Still, this radio essay left me hopeful about the human condition. We may not have achieved nuclear disarmament, but we're a lot closer than we were in the age of duck and cover. And if a Cold War bunker can be transformed into a site that saves lives, who knows what other transformations we might be capable of. History is not without its own sweet sense of irony.
It's all about not forgetting what came before, isn't it?ReplyDelete
I came from Suzanne's this morning, having listened to the same story on the radio. We still have little protection against natural disasters. My house was destroyed in the 1994 Northridge earthquake; it took us three years in various shelters to finally return to a semblance of normal. New Orleans is still in a shamble.
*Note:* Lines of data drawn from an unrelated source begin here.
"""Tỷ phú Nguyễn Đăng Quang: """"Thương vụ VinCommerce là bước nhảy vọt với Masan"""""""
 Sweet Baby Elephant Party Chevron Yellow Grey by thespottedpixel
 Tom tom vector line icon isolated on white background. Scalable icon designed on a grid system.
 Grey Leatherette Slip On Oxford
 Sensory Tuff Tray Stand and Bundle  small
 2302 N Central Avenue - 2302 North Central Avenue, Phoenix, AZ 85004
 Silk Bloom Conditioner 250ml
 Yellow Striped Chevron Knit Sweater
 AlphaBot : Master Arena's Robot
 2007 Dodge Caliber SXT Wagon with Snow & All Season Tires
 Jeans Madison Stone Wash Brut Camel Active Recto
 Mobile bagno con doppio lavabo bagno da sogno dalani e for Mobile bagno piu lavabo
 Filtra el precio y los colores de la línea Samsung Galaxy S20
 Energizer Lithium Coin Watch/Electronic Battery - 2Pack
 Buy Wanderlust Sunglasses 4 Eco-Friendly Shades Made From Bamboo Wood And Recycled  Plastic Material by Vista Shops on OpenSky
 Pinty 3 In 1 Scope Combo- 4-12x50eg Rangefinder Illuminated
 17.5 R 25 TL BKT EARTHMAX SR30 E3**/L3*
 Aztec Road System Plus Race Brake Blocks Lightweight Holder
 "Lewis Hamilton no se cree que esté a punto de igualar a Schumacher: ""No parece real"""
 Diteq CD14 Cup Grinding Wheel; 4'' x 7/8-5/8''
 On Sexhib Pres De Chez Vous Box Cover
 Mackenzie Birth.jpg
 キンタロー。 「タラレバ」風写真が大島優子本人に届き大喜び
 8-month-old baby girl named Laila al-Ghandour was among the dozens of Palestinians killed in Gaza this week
Everywhere in the world there is anxiety and devastation because of natural disasters. We have not come far at all.ReplyDelete
I often remind myself that we live on a molten-cored planet in a meteor-ripped solar system within a vast universe filled with unpredictability. We don't control this. At all. Not that I pooh-pooh warning systems--we need all the help we can get.ReplyDelete
Great comments! Lakeviewer I am so sorry to hear of your own losses; I can't imagine the tumult that such an experience leaves in its wake. A friend of mine was in Katrina and I also am astounded as the devastation that still exists in communities affected by that hurricane. I do think that as much as we need to try to get systems in place to help keep populations safe, we also need to understand that the planet is alive and unpredictable, just as we are, and we're never as much in control as we imagine we are.ReplyDelete
I've never had to worry about earthquakes (thank goodness!), but our FL hurricanes are bad enough.ReplyDelete
I love the thought of a cold war bunker being of valuable use today. Very cool!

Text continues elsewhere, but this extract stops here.